> Requirement: Copy out the entries below verbatim, starting with the line that contains "Could you tell me which of" and continuing through the end of the entries.

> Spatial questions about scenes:
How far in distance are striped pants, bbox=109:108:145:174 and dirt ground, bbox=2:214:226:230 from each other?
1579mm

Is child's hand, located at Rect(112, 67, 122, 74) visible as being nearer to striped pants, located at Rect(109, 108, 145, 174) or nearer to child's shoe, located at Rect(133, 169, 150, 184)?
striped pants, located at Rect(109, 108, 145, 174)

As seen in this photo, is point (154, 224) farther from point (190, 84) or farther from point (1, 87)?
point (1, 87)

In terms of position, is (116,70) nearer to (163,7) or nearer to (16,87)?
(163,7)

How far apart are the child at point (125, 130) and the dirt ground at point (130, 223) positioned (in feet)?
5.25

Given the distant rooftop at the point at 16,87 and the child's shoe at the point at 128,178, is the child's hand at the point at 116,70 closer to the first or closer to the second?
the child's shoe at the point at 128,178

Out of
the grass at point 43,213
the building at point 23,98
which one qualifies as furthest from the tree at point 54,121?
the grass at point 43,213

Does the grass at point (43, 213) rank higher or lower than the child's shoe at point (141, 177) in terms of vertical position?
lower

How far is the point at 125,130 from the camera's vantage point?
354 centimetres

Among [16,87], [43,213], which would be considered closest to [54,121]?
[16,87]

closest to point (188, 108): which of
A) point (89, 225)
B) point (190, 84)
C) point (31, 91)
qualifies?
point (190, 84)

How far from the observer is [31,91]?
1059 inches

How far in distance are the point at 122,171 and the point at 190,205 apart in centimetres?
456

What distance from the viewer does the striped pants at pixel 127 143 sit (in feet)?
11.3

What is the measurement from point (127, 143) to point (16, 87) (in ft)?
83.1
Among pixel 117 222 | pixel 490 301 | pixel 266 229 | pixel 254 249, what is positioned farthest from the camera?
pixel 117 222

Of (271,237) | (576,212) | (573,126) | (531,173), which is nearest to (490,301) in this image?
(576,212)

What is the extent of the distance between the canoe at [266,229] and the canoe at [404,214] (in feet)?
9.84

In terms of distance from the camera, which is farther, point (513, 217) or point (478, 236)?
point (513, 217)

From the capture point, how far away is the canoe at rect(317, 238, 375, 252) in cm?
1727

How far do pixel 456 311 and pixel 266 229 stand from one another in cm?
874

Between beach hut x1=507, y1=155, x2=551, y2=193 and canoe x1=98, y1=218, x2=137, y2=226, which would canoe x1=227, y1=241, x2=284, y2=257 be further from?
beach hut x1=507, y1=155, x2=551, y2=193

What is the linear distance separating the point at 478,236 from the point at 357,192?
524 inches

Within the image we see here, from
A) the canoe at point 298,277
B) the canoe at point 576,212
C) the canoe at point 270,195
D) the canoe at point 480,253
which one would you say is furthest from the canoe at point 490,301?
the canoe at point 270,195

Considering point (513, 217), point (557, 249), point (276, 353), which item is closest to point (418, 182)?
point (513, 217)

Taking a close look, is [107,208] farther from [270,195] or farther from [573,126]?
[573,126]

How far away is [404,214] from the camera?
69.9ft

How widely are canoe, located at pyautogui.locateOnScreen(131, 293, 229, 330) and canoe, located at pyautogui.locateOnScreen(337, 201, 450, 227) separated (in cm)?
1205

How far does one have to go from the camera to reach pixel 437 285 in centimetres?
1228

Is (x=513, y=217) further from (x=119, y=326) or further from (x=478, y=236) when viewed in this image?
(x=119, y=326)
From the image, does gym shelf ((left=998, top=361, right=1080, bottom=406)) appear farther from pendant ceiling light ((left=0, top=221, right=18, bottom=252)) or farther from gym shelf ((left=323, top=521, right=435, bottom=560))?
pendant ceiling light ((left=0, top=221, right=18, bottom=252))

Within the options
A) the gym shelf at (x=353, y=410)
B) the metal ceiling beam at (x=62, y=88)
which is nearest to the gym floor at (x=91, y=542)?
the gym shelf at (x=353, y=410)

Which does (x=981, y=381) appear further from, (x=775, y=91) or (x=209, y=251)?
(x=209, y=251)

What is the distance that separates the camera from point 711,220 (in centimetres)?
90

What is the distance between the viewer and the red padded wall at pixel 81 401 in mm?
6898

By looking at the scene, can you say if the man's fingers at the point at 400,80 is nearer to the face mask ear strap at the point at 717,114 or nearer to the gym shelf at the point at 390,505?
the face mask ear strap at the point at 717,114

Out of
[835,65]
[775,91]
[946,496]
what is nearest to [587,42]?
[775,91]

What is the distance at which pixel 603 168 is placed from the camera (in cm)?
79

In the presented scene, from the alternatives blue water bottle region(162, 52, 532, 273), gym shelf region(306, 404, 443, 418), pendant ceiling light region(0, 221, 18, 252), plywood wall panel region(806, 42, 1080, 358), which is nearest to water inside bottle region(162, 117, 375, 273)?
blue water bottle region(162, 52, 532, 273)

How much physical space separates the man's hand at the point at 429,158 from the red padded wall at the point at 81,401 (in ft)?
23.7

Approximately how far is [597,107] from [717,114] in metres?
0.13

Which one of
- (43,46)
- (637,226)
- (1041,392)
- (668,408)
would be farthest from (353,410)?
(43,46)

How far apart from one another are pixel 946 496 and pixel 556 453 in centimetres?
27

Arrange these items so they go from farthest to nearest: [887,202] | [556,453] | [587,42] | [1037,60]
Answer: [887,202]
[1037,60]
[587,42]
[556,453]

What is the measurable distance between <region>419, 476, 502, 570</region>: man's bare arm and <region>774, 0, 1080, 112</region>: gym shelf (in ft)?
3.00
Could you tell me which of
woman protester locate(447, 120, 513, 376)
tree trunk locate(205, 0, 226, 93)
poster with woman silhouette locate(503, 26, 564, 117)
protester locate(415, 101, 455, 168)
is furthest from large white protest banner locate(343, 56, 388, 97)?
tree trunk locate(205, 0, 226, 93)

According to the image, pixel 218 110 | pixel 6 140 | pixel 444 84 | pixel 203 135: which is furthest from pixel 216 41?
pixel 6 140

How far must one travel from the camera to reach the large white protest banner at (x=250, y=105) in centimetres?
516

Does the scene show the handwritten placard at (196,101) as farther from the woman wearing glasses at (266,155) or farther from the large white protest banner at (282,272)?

> Exercise solution:
Could you tell me which of
woman protester locate(447, 120, 513, 376)
tree trunk locate(205, 0, 226, 93)
poster with woman silhouette locate(503, 26, 564, 117)
protester locate(415, 101, 455, 168)
is furthest from large white protest banner locate(343, 56, 388, 97)?
tree trunk locate(205, 0, 226, 93)

According to the image, pixel 218 110 | pixel 6 140 | pixel 444 84 | pixel 203 135: which is furthest from pixel 216 41?
pixel 6 140

How far must one travel from the camera to reach the large white protest banner at (x=250, y=105) in centimetres?
516

Does the scene show the handwritten placard at (196,101) as farther from the woman wearing glasses at (266,155) or farther from the large white protest banner at (282,272)?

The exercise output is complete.